« True Mothers » : un enfant japonais en partage

L’AVIS DU « MONDE » – À VOIR

Cela faisait plusieurs films que le cinéma de Naomi Kawase semblait avoir perdu la fibre de ses débuts, et s’être confit dans une forme de joliesse anecdotique. De la part de la réalisatrice des admirables Suzaku (1997) et Shara (2003), dont l’animisme entretissait magnifiquement la sphère intime au règne naturel, on était en droit d’attendre mieux que le panthéisme décoratif d’infusions aussi diluées que Voyage à Yoshino (2018) ou Vers la lumière (2017). True Mothers, son dernier film en date, labellisé « Festival de Cannes 2020 », inverse la tendance en renouant avec une forme d’ambition et de complexité. Réussite qui n’est probablement pas étrangère au fait que le sujet ici abordé, à savoir l’adoption, concerne de près la cinéaste, élevée par des parents adoptifs.

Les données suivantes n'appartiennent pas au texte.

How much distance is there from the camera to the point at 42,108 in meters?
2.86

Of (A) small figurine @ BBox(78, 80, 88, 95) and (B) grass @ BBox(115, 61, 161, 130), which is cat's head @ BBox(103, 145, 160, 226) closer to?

Satoko (Hiromi Nagasaku) et son mari Kiyokazu (Arata Iura), couple d’âge mûr, ont fait le choix, devant leurs échecs à concevoir, d’adopter un enfant. Des années plus tard, alors que leur fils de 6 ans, Asato, rencontre des difficultés à l’école, ils sont contactés par la mère biologique de celui-ci, Hikari (Aju Makita), qui manifeste une grande détresse psychologique. À partir de ce canevas très simple, Kawase mise sur les puissances du récit et explore par flashback successifs le passé de chacun de ses personnages. A commencer par celui du couple stérile, dont sont retracées, étape par étape, les démarches pour avoir un enfant : un parcours médical du combattant qui les conduit, en désespoir de cause, auprès de « Baby Baton », une association installée à Hiroshima facilitant les procédures d’adoption. Puis vient la trajectoire d’Hiraki : fille mère enceinte à l’âge de 14 ans, rejetée par sa famille par crainte du qu’en-dira-t-on. Recueillie par « Baby Baton », refuge des jeunes mères démunies, elle rencontre d’autres jeunes femmes en rupture de ban, dont certaines ont basculé dans la prostitution.

En remontant le fil des causes, True Mothers dépasse les définitions trop simples et restitue au processus d’adoption toute sa complexité non seulement intime et affective, mais aussi sociale. Le film montre notamment à quel point la procédure peut être le lieu d’un effacement en ce qui concerne la mère biologique, évacuée administrativement de l’équation parentale, ce qui proroge la situation de déni qui avait déjà entouré sa grossesse.

Entre fiction et documentaire

La tenue de l’ensemble tient surtout au fin tressage qui est fait entre fiction et documentaire. Non seulement les trajets parentaux sont déclinés dans le détail, étayés de faits solides, qui éclairent sur la situation japonaise (où le poids des traditions entoure de honte la question des grossesses précoces), mais, par moments, c’est l’écriture brute du documentaire qui reprend le dessus. Au milieu du film, quand Hiraki s’installe dans la maison des filles mères, le registre bascule : tout semble filmé à bout de bras, comme des archives prises sur le vif où l’on entend la réalisatrice s’adresser directement à ses personnages. D’une grande beauté, le passage abat les murs de la fiction et rappelle les formidables débuts de Kawase dans le champ du documentaire à la première personne.